#### [WHAT NEEDS TO BE DONE]
Everything from the line containing "Which is farthest" through the last line of the records must be returned verbatim, and nothing outside that range.

[Begin LISTING]

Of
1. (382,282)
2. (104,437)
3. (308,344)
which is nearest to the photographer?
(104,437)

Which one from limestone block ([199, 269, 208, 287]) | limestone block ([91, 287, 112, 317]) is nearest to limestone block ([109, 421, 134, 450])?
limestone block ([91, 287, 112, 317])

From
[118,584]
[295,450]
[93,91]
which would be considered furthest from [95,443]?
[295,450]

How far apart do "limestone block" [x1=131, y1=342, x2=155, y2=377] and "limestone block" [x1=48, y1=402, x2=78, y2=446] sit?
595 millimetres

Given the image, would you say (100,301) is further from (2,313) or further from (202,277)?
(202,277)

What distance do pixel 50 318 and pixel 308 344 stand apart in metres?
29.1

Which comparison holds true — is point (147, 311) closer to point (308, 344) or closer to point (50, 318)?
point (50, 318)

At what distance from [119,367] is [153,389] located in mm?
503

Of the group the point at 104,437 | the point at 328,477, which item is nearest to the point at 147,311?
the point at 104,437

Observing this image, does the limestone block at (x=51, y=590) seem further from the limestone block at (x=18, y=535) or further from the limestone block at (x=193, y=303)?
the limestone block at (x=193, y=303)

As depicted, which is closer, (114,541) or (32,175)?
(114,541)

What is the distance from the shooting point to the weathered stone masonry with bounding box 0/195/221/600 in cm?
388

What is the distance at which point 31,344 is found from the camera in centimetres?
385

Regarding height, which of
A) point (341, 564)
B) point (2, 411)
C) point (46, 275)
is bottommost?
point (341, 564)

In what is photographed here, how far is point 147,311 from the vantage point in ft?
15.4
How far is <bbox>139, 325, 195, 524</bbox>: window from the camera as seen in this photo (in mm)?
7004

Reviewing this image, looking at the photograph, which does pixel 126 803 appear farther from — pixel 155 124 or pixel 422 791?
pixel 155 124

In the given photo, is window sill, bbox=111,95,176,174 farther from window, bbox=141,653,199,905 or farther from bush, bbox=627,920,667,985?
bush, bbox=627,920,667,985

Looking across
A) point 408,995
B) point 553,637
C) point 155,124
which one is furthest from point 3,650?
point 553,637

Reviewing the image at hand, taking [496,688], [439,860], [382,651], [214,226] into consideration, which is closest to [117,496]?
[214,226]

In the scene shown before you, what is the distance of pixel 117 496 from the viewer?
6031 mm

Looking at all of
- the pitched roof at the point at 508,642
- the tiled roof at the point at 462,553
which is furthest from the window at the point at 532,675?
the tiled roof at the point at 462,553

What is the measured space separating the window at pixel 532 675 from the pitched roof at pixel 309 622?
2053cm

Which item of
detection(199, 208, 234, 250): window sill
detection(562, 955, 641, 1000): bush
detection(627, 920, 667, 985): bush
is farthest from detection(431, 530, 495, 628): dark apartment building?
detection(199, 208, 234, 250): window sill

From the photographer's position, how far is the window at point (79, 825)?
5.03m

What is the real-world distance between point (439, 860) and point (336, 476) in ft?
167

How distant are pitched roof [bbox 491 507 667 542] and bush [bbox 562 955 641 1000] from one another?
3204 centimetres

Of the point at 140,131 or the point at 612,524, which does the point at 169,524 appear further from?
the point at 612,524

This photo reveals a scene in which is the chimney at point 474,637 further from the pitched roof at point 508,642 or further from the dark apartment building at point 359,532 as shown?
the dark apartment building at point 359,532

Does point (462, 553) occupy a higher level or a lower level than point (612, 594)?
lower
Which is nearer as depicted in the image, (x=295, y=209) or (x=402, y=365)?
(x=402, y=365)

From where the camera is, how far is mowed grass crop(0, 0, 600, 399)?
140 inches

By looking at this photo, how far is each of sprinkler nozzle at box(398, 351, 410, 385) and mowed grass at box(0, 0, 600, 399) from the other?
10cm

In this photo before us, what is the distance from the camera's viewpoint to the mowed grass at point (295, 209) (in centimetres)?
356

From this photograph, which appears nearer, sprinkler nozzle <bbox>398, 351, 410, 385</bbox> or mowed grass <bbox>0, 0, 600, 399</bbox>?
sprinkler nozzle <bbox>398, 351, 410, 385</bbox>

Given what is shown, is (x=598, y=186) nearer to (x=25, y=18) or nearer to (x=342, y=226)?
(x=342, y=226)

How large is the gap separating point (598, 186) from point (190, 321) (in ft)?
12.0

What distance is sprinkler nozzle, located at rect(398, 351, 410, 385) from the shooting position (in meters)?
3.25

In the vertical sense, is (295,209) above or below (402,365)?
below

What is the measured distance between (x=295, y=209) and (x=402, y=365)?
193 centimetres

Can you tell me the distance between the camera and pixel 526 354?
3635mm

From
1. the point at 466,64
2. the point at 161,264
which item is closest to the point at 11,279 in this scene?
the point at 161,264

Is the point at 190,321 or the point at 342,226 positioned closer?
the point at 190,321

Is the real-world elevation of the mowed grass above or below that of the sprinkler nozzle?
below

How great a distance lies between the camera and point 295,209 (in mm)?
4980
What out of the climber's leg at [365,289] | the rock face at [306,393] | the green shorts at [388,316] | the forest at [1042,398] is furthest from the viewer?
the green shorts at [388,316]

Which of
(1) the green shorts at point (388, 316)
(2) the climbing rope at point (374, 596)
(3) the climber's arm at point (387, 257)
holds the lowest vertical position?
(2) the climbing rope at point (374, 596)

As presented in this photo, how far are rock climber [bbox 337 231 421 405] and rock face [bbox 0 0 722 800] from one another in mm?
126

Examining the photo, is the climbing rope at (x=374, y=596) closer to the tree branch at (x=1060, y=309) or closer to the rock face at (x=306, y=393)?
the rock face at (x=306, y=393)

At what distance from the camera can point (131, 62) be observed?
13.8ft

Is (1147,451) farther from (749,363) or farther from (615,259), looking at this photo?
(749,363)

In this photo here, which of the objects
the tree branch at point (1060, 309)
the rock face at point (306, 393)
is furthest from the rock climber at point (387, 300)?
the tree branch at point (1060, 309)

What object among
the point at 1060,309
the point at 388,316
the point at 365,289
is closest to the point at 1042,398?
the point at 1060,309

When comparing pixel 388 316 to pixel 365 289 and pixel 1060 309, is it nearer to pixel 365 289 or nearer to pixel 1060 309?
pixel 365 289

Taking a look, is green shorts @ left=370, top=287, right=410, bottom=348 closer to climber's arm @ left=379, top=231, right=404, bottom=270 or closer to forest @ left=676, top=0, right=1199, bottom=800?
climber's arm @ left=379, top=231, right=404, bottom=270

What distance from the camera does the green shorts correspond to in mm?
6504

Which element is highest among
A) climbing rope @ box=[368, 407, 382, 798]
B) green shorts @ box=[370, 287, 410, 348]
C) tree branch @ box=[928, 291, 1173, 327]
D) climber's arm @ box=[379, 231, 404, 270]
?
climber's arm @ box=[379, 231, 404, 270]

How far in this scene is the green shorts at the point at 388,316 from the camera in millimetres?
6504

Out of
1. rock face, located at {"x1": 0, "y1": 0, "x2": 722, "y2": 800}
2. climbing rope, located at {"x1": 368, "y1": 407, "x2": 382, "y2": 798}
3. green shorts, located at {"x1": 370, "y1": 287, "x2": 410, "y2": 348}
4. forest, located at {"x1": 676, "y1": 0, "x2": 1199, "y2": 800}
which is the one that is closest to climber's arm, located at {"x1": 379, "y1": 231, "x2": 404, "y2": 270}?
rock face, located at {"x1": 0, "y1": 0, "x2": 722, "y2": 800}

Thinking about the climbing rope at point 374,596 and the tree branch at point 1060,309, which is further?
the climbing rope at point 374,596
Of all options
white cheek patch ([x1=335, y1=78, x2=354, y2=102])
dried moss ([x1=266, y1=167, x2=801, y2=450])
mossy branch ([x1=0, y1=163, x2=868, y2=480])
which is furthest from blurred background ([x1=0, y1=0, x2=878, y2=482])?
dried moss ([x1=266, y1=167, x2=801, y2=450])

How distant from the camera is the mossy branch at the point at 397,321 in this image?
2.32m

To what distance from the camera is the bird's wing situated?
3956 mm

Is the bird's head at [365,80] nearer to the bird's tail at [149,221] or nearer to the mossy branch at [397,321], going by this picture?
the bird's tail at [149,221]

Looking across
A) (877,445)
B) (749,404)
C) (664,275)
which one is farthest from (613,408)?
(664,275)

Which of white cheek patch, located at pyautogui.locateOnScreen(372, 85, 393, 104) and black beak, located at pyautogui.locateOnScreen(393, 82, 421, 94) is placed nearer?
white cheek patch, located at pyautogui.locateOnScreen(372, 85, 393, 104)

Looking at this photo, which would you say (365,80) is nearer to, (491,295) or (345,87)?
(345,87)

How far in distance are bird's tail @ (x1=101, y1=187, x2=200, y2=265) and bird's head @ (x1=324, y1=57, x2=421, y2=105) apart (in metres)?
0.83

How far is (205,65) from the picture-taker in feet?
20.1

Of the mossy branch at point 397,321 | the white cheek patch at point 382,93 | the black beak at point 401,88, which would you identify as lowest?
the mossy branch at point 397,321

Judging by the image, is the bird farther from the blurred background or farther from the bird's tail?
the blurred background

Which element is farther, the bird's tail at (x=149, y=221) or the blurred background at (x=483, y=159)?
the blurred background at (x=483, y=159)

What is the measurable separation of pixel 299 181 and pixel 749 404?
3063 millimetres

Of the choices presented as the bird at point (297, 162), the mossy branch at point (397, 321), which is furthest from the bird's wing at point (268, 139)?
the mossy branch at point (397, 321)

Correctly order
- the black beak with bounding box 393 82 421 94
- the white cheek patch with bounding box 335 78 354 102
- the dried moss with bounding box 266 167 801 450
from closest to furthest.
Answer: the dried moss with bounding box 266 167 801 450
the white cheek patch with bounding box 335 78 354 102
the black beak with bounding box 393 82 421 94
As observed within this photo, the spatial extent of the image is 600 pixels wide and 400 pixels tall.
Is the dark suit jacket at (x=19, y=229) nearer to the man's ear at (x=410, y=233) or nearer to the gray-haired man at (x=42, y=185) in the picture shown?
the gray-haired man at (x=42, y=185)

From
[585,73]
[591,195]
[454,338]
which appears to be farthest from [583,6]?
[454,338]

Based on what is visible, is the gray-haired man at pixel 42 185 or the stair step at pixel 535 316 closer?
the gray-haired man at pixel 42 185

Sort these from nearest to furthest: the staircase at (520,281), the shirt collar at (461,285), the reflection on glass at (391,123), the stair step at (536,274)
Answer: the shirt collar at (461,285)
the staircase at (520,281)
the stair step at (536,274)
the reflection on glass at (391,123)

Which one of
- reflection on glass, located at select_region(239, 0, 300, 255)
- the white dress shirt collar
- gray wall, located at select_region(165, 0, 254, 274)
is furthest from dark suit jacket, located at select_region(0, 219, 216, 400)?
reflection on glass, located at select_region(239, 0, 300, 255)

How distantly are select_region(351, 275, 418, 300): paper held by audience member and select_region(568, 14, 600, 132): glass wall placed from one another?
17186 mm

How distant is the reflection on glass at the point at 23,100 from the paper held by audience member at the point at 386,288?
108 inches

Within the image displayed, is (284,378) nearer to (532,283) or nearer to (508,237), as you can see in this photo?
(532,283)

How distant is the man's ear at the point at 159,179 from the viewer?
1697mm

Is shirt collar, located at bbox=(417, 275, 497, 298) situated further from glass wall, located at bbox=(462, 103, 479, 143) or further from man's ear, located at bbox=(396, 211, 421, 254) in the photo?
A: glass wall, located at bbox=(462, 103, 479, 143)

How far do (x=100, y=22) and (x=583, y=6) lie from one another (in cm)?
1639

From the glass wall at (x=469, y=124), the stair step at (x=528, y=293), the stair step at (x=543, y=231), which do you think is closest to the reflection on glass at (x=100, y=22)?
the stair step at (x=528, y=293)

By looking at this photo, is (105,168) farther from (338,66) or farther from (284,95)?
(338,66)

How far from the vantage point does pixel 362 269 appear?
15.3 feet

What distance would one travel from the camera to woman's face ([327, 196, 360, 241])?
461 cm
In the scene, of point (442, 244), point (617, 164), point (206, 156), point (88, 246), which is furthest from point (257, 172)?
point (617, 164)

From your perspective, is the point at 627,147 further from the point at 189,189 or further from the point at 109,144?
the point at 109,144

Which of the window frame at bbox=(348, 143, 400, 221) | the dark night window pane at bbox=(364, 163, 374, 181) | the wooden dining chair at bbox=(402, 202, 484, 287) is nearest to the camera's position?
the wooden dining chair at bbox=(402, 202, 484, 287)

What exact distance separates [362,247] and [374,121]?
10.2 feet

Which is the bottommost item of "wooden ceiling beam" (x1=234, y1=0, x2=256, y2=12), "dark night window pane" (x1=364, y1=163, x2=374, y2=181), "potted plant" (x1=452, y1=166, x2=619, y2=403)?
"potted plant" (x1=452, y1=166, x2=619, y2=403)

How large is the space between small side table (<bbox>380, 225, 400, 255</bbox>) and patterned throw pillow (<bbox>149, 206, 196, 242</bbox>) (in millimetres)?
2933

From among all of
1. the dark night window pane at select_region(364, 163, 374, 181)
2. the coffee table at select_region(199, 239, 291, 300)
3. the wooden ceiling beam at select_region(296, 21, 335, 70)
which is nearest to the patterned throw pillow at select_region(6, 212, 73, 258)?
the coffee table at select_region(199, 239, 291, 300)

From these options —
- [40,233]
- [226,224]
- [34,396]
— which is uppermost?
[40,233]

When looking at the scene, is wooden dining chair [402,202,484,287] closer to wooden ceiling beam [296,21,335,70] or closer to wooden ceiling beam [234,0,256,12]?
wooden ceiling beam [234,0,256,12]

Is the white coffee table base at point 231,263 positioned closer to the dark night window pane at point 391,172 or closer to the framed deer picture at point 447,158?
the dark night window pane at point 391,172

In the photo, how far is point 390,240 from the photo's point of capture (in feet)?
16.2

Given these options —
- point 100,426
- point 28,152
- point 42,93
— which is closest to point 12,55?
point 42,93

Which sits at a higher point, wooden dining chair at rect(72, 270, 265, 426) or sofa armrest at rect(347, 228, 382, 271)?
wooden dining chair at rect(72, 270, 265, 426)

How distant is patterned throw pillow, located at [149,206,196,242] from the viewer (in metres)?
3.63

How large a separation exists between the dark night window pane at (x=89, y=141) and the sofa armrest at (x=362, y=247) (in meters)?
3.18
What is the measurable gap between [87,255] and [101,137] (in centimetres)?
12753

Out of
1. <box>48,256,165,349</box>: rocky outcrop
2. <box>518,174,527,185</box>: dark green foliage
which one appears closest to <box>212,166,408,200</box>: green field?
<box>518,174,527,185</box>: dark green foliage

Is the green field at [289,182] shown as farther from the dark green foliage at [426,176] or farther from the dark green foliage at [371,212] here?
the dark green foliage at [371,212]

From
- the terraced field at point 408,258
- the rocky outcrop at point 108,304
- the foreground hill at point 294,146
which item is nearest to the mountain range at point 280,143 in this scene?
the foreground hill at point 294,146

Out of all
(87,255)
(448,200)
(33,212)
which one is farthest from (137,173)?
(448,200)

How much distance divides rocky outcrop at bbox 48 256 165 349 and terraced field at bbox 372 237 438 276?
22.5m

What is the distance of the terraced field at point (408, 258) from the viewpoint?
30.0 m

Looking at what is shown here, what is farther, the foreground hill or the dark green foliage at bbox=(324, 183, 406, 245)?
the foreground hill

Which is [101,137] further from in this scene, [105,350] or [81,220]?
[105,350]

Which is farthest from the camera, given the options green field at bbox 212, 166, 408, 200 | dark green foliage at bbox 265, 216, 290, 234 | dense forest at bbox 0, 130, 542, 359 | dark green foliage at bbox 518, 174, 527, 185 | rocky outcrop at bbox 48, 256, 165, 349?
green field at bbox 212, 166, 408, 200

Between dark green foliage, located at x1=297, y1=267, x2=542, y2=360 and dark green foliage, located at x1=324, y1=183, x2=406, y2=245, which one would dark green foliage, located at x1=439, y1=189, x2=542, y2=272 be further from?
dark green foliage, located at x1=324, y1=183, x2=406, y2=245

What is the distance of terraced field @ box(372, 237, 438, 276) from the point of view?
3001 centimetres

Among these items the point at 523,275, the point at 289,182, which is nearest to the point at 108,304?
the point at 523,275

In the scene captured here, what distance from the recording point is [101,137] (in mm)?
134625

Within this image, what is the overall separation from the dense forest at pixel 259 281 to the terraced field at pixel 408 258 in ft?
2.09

[End LISTING]

#### [SOLUTION TO THIS EXERCISE]
Which is farthest from the camera, given the options green field at bbox 212, 166, 408, 200 | dark green foliage at bbox 265, 216, 290, 234 | dense forest at bbox 0, 130, 542, 359 | dark green foliage at bbox 518, 174, 527, 185 | rocky outcrop at bbox 48, 256, 165, 349?
green field at bbox 212, 166, 408, 200

Between dark green foliage, located at x1=297, y1=267, x2=542, y2=360 and dark green foliage, located at x1=324, y1=183, x2=406, y2=245, which one would dark green foliage, located at x1=439, y1=189, x2=542, y2=272 be further from?
dark green foliage, located at x1=324, y1=183, x2=406, y2=245

What is the distance of terraced field @ box(372, 237, 438, 276) from the point of view?
3001 centimetres

Among these items the point at 523,275, the point at 289,182, which is nearest to the point at 108,304?
the point at 523,275

In the scene captured here, what distance from the recording point is [101,137] (in mm)?
134625

Within this image, what is the overall separation from the dense forest at pixel 259 281 to the terraced field at pixel 408 258 in ft?
2.09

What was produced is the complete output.